ACTION ITEM
Extract each line of the data below exactly as written.

[Collected data entries]
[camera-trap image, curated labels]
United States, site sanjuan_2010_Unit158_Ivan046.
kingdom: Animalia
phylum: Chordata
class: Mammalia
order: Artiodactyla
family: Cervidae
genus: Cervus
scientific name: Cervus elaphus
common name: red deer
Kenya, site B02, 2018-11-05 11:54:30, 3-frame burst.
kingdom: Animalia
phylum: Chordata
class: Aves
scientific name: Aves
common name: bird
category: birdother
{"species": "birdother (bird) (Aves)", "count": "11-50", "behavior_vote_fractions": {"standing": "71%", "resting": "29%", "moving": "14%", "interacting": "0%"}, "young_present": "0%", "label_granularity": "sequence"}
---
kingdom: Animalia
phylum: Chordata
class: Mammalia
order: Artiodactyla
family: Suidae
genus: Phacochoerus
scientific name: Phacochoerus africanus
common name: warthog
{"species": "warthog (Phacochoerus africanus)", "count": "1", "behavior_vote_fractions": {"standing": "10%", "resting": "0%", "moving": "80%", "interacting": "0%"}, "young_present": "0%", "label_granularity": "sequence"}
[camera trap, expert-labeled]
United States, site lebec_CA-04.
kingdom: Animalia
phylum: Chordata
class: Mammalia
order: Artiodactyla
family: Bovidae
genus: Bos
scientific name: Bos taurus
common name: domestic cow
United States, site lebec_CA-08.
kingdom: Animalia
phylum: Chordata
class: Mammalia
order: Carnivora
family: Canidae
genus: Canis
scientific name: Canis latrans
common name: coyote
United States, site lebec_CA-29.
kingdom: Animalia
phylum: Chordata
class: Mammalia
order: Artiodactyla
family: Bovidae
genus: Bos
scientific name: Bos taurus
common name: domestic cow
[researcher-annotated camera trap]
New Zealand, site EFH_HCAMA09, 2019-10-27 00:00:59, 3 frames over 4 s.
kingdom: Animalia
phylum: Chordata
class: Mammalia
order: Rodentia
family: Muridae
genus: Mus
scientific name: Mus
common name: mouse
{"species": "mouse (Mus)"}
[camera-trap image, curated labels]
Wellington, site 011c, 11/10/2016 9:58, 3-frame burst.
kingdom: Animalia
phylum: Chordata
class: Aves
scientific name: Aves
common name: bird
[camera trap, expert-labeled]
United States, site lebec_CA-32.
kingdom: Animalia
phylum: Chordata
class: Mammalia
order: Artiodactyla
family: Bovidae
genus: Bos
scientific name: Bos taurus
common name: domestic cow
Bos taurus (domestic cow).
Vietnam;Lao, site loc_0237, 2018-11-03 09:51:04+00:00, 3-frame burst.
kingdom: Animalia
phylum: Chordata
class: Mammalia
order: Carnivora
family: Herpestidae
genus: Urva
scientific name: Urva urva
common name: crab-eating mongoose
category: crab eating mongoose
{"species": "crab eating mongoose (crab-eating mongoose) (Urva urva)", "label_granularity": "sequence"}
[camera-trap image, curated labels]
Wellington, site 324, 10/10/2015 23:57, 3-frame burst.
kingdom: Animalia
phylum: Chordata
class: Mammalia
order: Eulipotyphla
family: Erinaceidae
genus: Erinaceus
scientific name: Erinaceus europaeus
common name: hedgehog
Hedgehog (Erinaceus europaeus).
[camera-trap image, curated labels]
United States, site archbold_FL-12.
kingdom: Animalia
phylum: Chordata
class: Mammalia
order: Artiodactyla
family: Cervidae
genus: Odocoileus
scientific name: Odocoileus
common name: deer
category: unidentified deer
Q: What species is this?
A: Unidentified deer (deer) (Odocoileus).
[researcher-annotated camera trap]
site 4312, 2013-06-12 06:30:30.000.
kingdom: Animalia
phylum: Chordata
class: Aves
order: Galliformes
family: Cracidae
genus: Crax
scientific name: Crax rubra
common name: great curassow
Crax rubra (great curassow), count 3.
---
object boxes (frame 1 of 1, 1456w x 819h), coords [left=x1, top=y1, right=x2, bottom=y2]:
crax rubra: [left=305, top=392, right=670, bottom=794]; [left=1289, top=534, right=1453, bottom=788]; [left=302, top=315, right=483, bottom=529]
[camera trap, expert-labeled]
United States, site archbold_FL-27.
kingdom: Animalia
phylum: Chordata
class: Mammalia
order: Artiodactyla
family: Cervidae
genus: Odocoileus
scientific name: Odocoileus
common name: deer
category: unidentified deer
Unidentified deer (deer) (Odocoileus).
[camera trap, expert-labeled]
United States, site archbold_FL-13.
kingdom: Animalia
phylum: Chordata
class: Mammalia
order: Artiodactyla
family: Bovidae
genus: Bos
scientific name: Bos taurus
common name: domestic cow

ANSWER AREA
[camera-trap image, curated labels]
United States, site sanjuan_2010_Unit158_Ivan046.
kingdom: Animalia
phylum: Chordata
class: Mammalia
order: Artiodactyla
family: Cervidae
genus: Cervus
scientific name: Cervus elaphus
common name: red deer
Kenya, site B02, 2018-11-05 11:54:30, 3-frame burst.
kingdom: Animalia
phylum: Chordata
class: Aves
scientific name: Aves
common name: bird
category: birdother
{"species": "birdother (bird) (Aves)", "count": "11-50", "behavior_vote_fractions": {"standing": "71%", "resting": "29%", "moving": "14%", "interacting": "0%"}, "young_present": "0%", "label_granularity": "sequence"}
---
kingdom: Animalia
phylum: Chordata
class: Mammalia
order: Artiodactyla
family: Suidae
genus: Phacochoerus
scientific name: Phacochoerus africanus
common name: warthog
{"species": "warthog (Phacochoerus africanus)", "count": "1", "behavior_vote_fractions": {"standing": "10%", "resting": "0%", "moving": "80%", "interacting": "0%"}, "young_present": "0%", "label_granularity": "sequence"}
[camera trap, expert-labeled]
United States, site lebec_CA-04.
kingdom: Animalia
phylum: Chordata
class: Mammalia
order: Artiodactyla
family: Bovidae
genus: Bos
scientific name: Bos taurus
common name: domestic cow
United States, site lebec_CA-08.
kingdom: Animalia
phylum: Chordata
class: Mammalia
order: Carnivora
family: Canidae
genus: Canis
scientific name: Canis latrans
common name: coyote
United States, site lebec_CA-29.
kingdom: Animalia
phylum: Chordata
class: Mammalia
order: Artiodactyla
family: Bovidae
genus: Bos
scientific name: Bos taurus
common name: domestic cow
[researcher-annotated camera trap]
New Zealand, site EFH_HCAMA09, 2019-10-27 00:00:59, 3 frames over 4 s.
kingdom: Animalia
phylum: Chordata
class: Mammalia
order: Rodentia
family: Muridae
genus: Mus
scientific name: Mus
common name: mouse
{"species": "mouse (Mus)"}
[camera-trap image, curated labels]
Wellington, site 011c, 11/10/2016 9:58, 3-frame burst.
kingdom: Animalia
phylum: Chordata
class: Aves
scientific name: Aves
common name: bird
[camera trap, expert-labeled]
United States, site lebec_CA-32.
kingdom: Animalia
phylum: Chordata
class: Mammalia
order: Artiodactyla
family: Bovidae
genus: Bos
scientific name: Bos taurus
common name: domestic cow
Bos taurus (domestic cow).
Vietnam;Lao, site loc_0237, 2018-11-03 09:51:04+00:00, 3-frame burst.
kingdom: Animalia
phylum: Chordata
class: Mammalia
order: Carnivora
family: Herpestidae
genus: Urva
scientific name: Urva urva
common name: crab-eating mongoose
category: crab eating mongoose
{"species": "crab eating mongoose (crab-eating mongoose) (Urva urva)", "label_granularity": "sequence"}
[camera-trap image, curated labels]
Wellington, site 324, 10/10/2015 23:57, 3-frame burst.
kingdom: Animalia
phylum: Chordata
class: Mammalia
order: Eulipotyphla
family: Erinaceidae
genus: Erinaceus
scientific name: Erinaceus europaeus
common name: hedgehog
Hedgehog (Erinaceus europaeus).
[camera-trap image, curated labels]
United States, site archbold_FL-12.
kingdom: Animalia
phylum: Chordata
class: Mammalia
order: Artiodactyla
family: Cervidae
genus: Odocoileus
scientific name: Odocoileus
common name: deer
category: unidentified deer
Q: What species is this?
A: Unidentified deer (deer) (Odocoileus).
[researcher-annotated camera trap]
site 4312, 2013-06-12 06:30:30.000.
kingdom: Animalia
phylum: Chordata
class: Aves
order: Galliformes
family: Cracidae
genus: Crax
scientific name: Crax rubra
common name: great curassow
Crax rubra (great curassow), count 3.
---
object boxes (frame 1 of 1, 1456w x 819h), coords [left=x1, top=y1, right=x2, bottom=y2]:
crax rubra: [left=305, top=392, right=670, bottom=794]; [left=1289, top=534, right=1453, bottom=788]; [left=302, top=315, right=483, bottom=529]
[camera trap, expert-labeled]
United States, site archbold_FL-27.
kingdom: Animalia
phylum: Chordata
class: Mammalia
order: Artiodactyla
family: Cervidae
genus: Odocoileus
scientific name: Odocoileus
common name: deer
category: unidentified deer
Unidentified deer (deer) (Odocoileus).
[camera trap, expert-labeled]
United States, site archbold_FL-13.
kingdom: Animalia
phylum: Chordata
class: Mammalia
order: Artiodactyla
family: Bovidae
genus: Bos
scientific name: Bos taurus
common name: domestic cow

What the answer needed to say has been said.